> **What you should do**
Recast the records, from the line containing "Which is at" through the last line of the records inclusive, as a Markdown table with the columns Row and Record line. Number each row and leave out blank lines.

--------------------

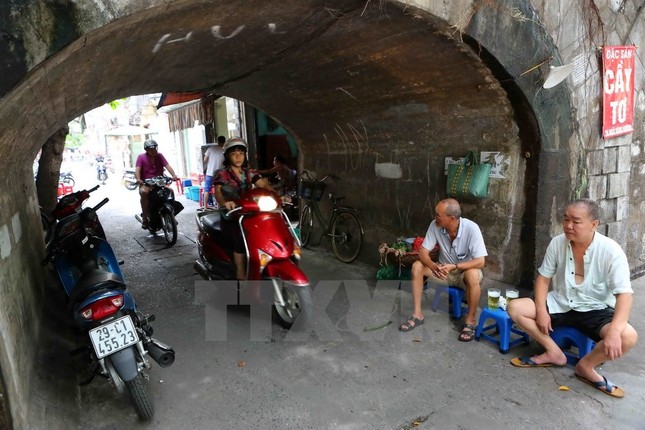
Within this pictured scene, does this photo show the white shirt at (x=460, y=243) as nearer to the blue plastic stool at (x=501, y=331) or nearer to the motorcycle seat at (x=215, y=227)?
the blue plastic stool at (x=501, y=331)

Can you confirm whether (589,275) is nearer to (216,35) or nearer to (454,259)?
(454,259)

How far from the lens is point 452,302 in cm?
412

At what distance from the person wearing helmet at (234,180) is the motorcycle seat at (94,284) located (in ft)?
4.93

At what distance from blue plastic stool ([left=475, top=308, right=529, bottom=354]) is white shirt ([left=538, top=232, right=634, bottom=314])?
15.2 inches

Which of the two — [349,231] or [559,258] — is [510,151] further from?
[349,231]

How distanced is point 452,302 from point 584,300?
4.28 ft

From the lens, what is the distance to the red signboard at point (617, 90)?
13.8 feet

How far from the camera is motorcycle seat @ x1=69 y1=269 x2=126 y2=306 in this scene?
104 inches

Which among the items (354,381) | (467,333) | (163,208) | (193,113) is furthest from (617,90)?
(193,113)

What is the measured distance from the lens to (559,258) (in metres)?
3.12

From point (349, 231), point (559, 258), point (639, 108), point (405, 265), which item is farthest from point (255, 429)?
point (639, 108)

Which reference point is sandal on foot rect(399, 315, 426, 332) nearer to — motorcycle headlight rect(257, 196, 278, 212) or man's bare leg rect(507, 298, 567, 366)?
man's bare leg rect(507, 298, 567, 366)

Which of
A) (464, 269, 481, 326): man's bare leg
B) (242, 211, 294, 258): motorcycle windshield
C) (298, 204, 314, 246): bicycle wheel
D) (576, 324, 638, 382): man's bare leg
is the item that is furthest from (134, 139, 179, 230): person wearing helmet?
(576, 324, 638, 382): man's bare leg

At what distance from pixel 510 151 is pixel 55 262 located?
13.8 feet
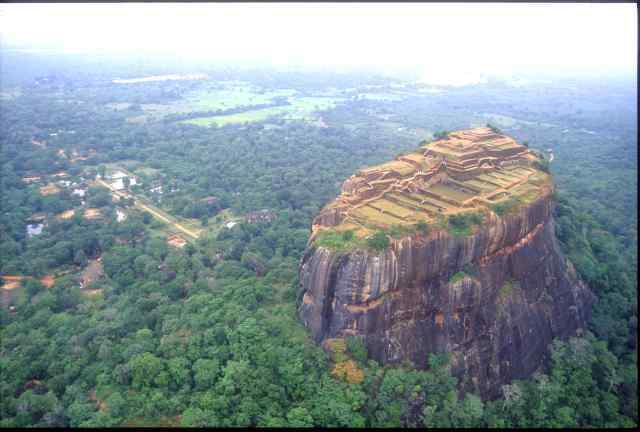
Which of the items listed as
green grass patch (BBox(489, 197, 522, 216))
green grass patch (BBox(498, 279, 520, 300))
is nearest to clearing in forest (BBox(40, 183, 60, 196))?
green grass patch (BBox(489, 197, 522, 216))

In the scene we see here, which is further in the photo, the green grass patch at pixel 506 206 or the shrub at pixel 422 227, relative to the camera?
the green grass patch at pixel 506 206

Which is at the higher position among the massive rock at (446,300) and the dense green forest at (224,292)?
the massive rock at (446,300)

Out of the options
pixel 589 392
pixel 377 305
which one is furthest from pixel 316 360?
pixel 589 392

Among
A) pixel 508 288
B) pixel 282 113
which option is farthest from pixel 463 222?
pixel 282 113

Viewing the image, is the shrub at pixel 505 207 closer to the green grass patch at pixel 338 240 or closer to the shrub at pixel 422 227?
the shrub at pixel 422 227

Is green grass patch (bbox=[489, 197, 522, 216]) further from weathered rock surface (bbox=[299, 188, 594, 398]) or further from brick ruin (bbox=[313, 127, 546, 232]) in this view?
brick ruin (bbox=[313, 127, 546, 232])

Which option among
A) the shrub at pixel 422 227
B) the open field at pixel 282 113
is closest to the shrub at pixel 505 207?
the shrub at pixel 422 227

--------------------

> **Written answer**
| Row | Record line |
|---|---|
| 1 | Which is at the higher position among the massive rock at (446,300) and the dense green forest at (224,292)? |
| 2 | the massive rock at (446,300) |
| 3 | Out of the options |
| 4 | pixel 589 392 |
| 5 | pixel 377 305 |
| 6 | which one is furthest from pixel 316 360? |
| 7 | pixel 589 392 |
| 8 | Among |
| 9 | A) pixel 508 288 |
| 10 | B) pixel 282 113 |
| 11 | which option is farthest from pixel 463 222? |
| 12 | pixel 282 113 |
| 13 | Viewing the image, is the shrub at pixel 505 207 closer to the green grass patch at pixel 338 240 or closer to the shrub at pixel 422 227? |
| 14 | the shrub at pixel 422 227 |
| 15 | Is green grass patch (bbox=[489, 197, 522, 216]) further from weathered rock surface (bbox=[299, 188, 594, 398]) or further from brick ruin (bbox=[313, 127, 546, 232]) in this view? |
| 16 | brick ruin (bbox=[313, 127, 546, 232]) |
| 17 | Which option among |
| 18 | A) the shrub at pixel 422 227 |
| 19 | B) the open field at pixel 282 113 |
| 20 | is closest to the shrub at pixel 505 207? |
| 21 | the shrub at pixel 422 227 |